**Study questions**
1. Reproduce word for word the part of the permutation thread from "One way to attack" to "for any references.".
2. Answer these from the permutation thread:
(a) What size are the subsets $A$ and $B$?
(b) What count does the reply give for permutations carrying $B$ onto $A$?
(c) Why does the reply use $k!$ rather than $(k-1)!$?

This might be a standard, simple question, and I am willing to research it but don't know where to start. I believe I know what the answer might be but can't prove it, or at least need a simple pointer.
Given $S_n$, the symmetric group on $[n]={1,..,n}$, consider two (non-empty) subsets $A,B$ of size $k<n$, both of which contain a given integer $j$. The question I'm researching is this: How many permutations (i.e. elements of $S_n$) take, under the action of $S_n$ induced on the subsets of $[n]$ of size $k$, $B$ onto $A$? My guess is that this does not depend on $A$ or $B$, only $k$ and, if so, then the answer is some multiple of $(k−1)!$ (in the case $A=B$) but, again, am not sure.
One way to attack this would be to simply observe that any permutation that ends up taking $B$ onto $A$ must be the composition of a single permutation doing so and a permutation of the $k−1$ elements of $A$, which would give $(k−1)!$ (the single, original permutation being the composition of itself with the identity). But I don't think I'm counting quite right as there are multiple elements of $S_n$ which, when restricted to subsets of size $k$, give the same mapping.
Thanks for any references.
Your permutation carries $B$ onto $A$, and also carries the complement of $B$ onto the complement of $A$. So you should get $k!(n-k)!$, by multiplying the number of possibilities for each of the two parts of the permutation, if $A,B$ both have size $k$. (note I put $k!$ instead of $(k-1)!$, because the number of bijections between two sets of size $k$ is $k!$)

**Recorded data**

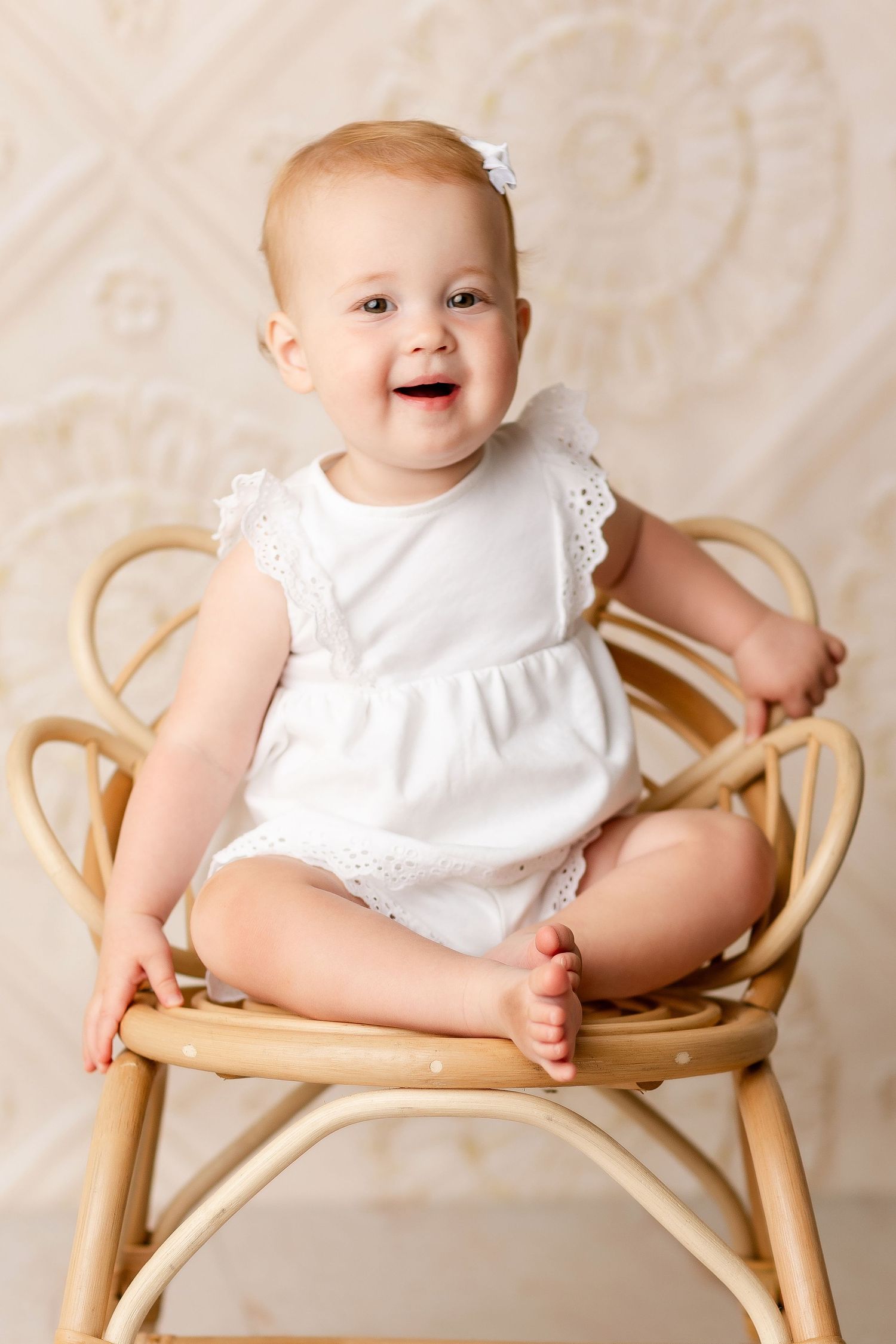 Baby in white dress sits and smiles on wooden chair during photo session.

**List of answers**
1.
One way to attack this would be to simply observe that any permutation that ends up taking $B$ onto $A$ must be the composition of a single permutation doing so and a permutation of the $k−1$ elements of $A$, which would give $(k−1)!$ (the single, original permutation being the composition of itself with the identity). But I don't think I'm counting quite right as there are multiple elements of $S_n$ which, when restricted to subsets of size $k$, give the same mapping.
Thanks for any references.

2.
(a) Size $k$, with $k<n$.
(b) $k!(n-k)!$.
(c) The number of bijections between two sets of size $k$ is $k!$.